Passage provided Start Marker
As indie darlings The xx gear up for their second album, Coexist, they’ve dropped off a solid array of singles that have been, for the most part, favorably received. With each leak, the pressure wanes slightly (as it becomes evident that the album may in fact live up to expectations) and rises (as expectations increase, often to impossible heights). All that got us thinking: making a second album is hard, especially if people loved your first release.

Dealing with the hopes of fans, artistic desires, critical reactions, and marketing potential can cripple creativity and crush an album’s chances before it even sees the light of day. These same forces can also elevate an artist to craft something new and memorable. Then, of course, there are those unburdened by the weight of public memory–artists whose debuts slipped quietly under the radar, buzzing enough to keep an artist moving, but never enough to paint an immovable picture.

So here’s a toast to breaking the sophomore slump, whether fueled by doubters, motivated by prior success, or liberated by near-anonymity. Check out 20 artists who put their best foot forward with their second album.
Passage provided End Marker
Records Start Marker
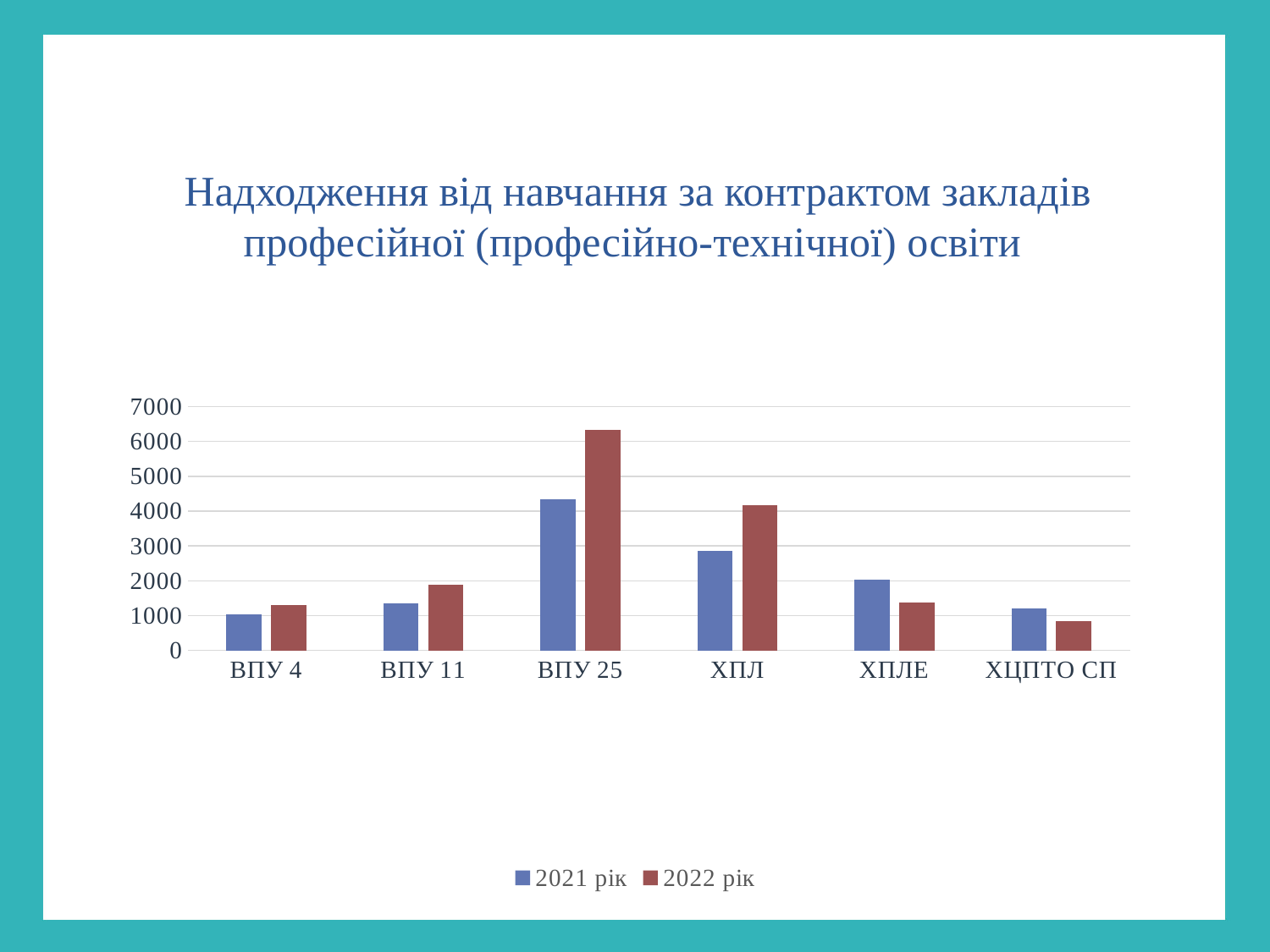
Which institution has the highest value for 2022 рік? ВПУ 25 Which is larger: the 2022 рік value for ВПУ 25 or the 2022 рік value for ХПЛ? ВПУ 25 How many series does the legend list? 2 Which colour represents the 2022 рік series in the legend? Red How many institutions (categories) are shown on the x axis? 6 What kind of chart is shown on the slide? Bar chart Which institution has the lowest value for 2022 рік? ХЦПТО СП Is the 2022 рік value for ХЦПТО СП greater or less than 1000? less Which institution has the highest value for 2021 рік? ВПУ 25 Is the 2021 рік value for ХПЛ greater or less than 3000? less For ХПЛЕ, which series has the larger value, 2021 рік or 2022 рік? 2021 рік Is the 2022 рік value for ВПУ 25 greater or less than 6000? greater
Records End Marker
Records Start Marker
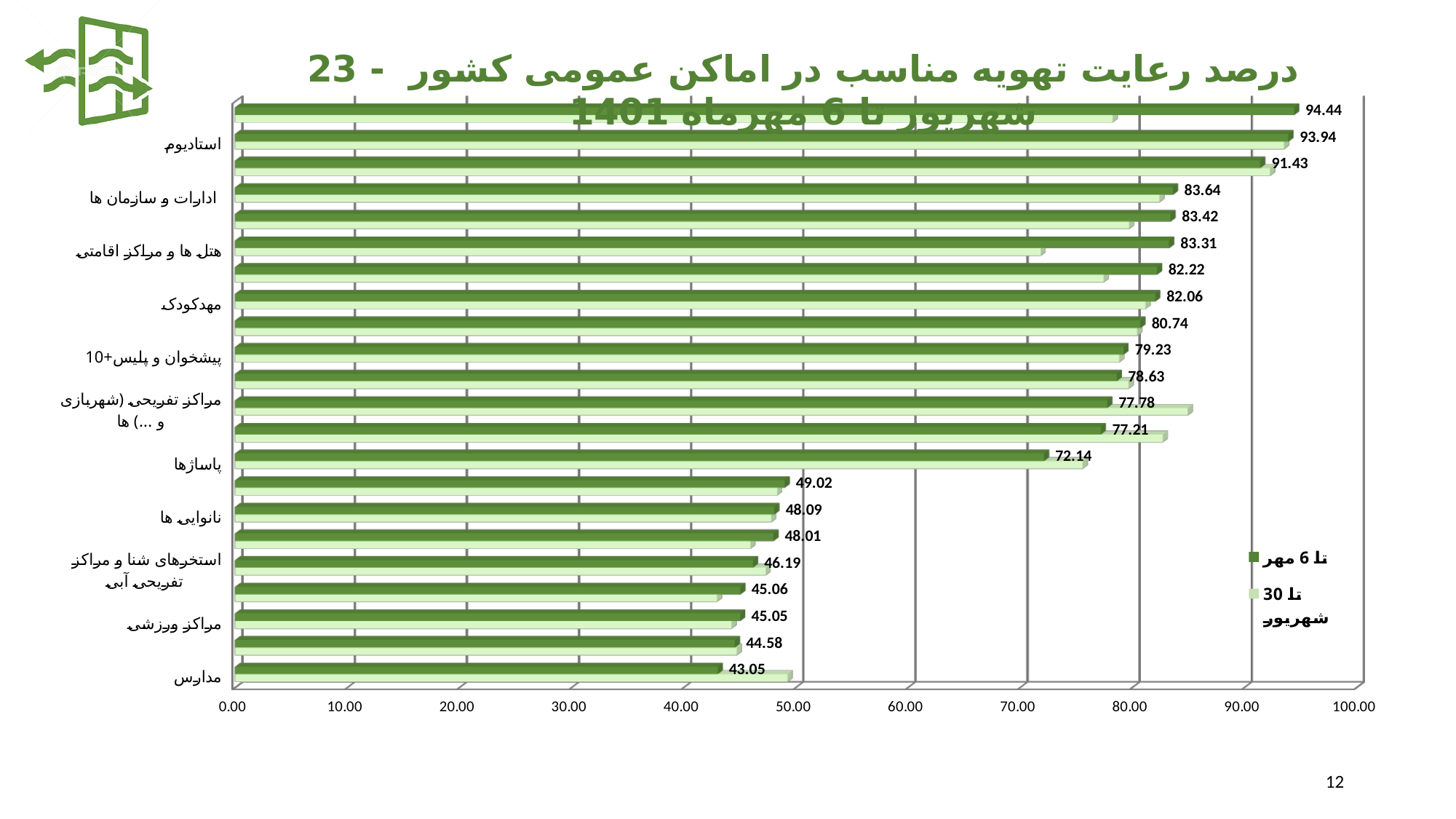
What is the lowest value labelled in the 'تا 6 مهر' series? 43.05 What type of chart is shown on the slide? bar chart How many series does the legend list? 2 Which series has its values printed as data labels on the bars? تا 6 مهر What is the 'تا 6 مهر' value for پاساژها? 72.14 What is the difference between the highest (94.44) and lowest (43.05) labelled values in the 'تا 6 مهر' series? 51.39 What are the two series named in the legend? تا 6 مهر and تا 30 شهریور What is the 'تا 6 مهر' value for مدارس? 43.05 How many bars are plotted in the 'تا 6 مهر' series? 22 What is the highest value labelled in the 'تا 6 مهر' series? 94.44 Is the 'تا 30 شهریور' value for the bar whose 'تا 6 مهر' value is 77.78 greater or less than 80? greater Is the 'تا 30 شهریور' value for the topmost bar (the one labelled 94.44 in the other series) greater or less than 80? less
Records End Marker
> _What needs to be done_
According to the passage about second albums, what is the title of the second album by The xx? The items have no connection to the passage about second albums.

> _Response to this exercise_
Coexist